== Segment start ==
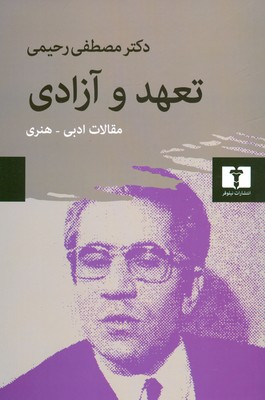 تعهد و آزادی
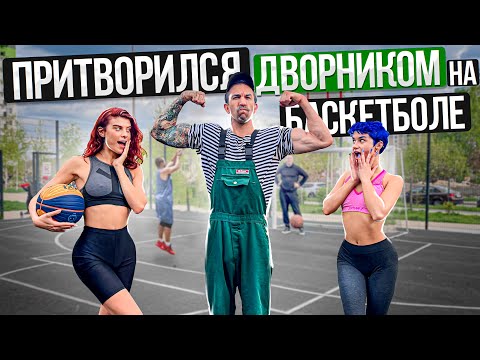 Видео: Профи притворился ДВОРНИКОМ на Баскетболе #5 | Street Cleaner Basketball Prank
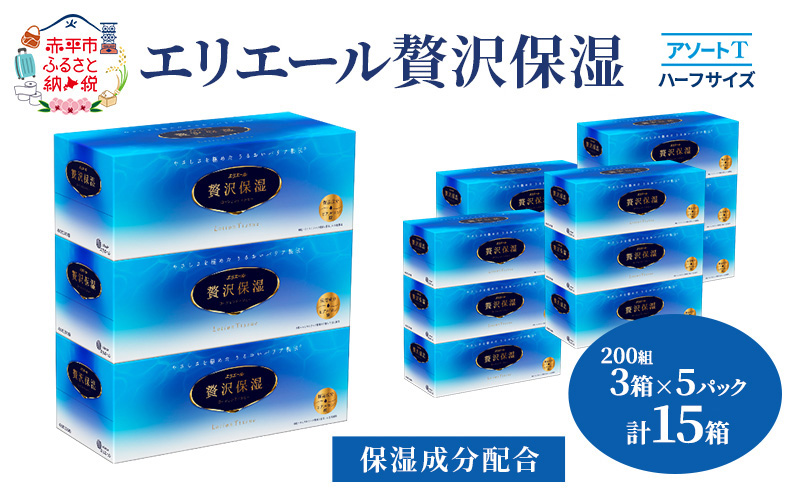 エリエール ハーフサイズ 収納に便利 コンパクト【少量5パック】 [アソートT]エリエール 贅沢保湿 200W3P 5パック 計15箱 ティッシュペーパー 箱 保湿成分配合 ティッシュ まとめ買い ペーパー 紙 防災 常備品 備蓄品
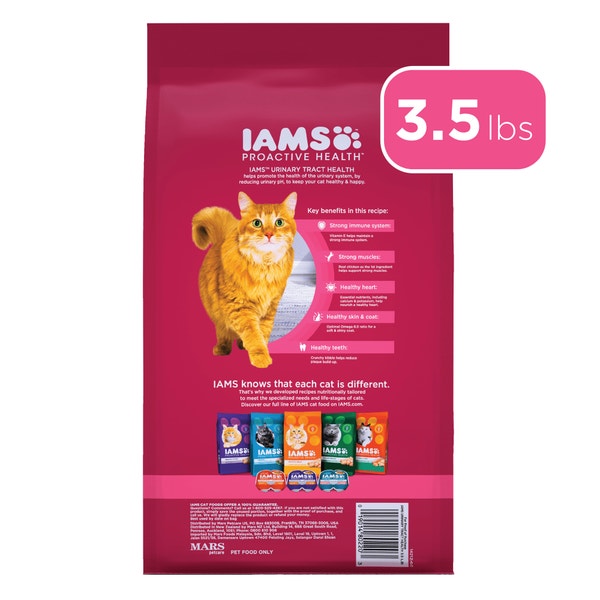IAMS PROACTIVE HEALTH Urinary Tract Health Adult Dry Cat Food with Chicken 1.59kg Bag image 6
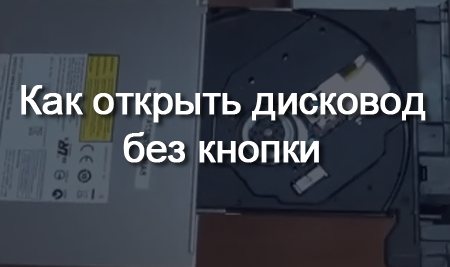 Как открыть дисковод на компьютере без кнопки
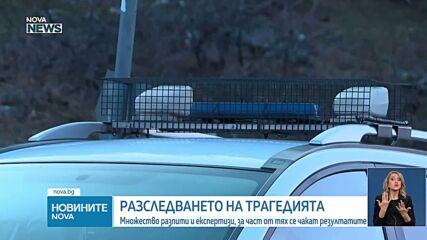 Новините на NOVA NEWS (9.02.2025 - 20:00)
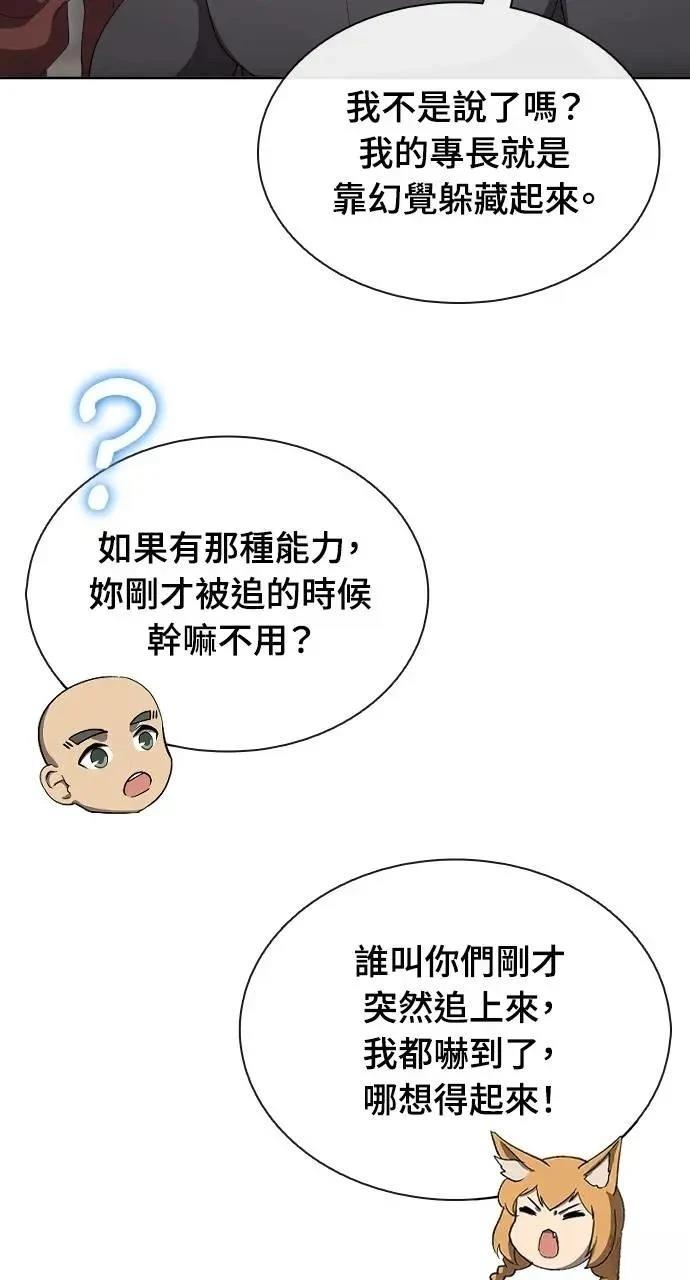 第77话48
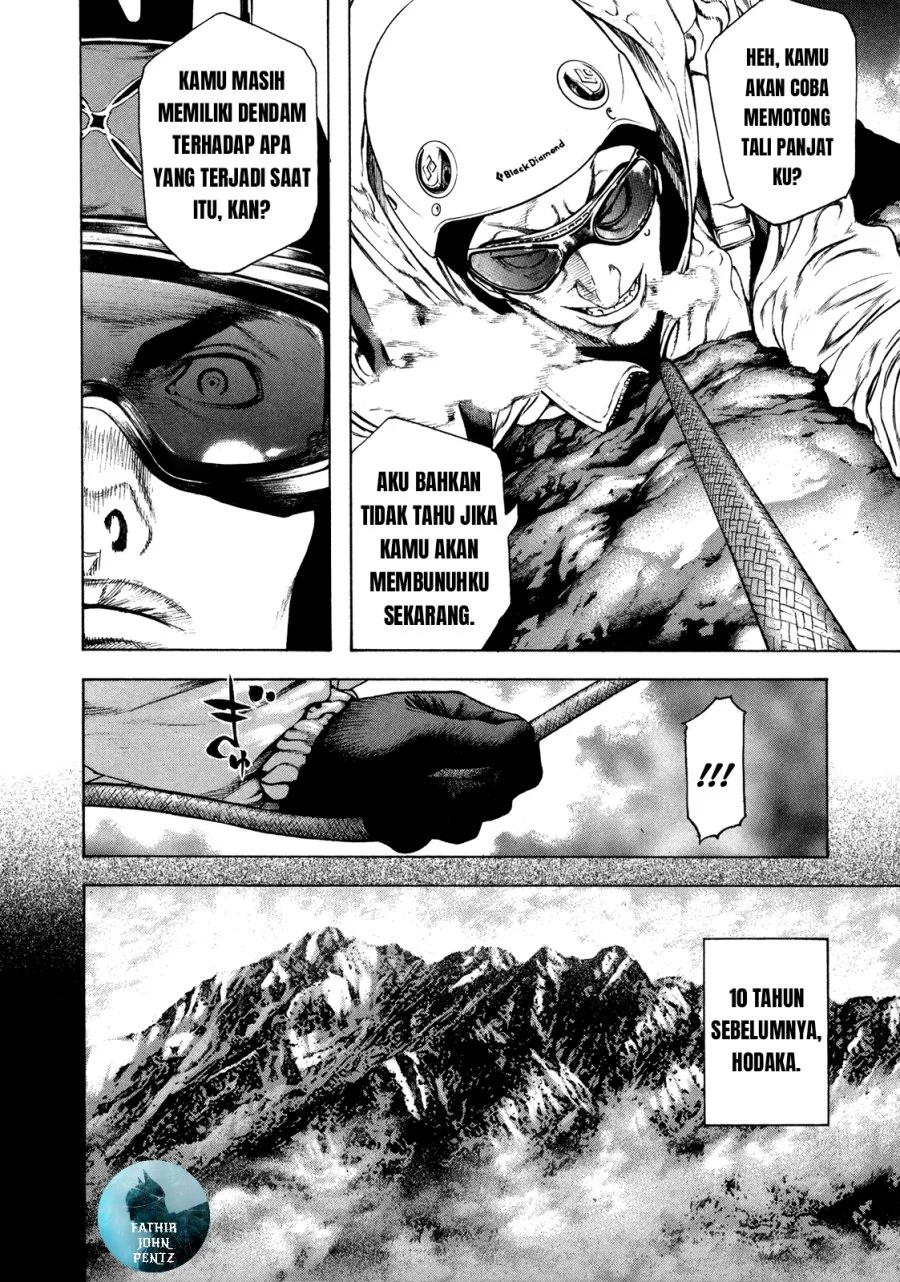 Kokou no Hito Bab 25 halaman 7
== Segment end ==
== Segment start ==
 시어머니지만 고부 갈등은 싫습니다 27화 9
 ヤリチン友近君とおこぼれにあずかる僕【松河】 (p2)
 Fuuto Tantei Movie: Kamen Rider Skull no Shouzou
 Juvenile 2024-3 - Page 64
== Segment end ==
* _Work to be completed_
Rewrite the material from the line with "시어머니지만 고부 갈등은 싫습니다 27화 9" up to and including the line with "Juvenile 2024-3 - Page 64", putting "Film" in place of "Movie" and keeping everything else the same.

* _Your response_
 시어머니지만 고부 갈등은 싫습니다 27화 9
 ヤリチン友近君とおこぼれにあずかる僕【松河】 (p2)
 Fuuto Tantei Film: Kamen Rider Skull no Shouzou
 Juvenile 2024-3 - Page 64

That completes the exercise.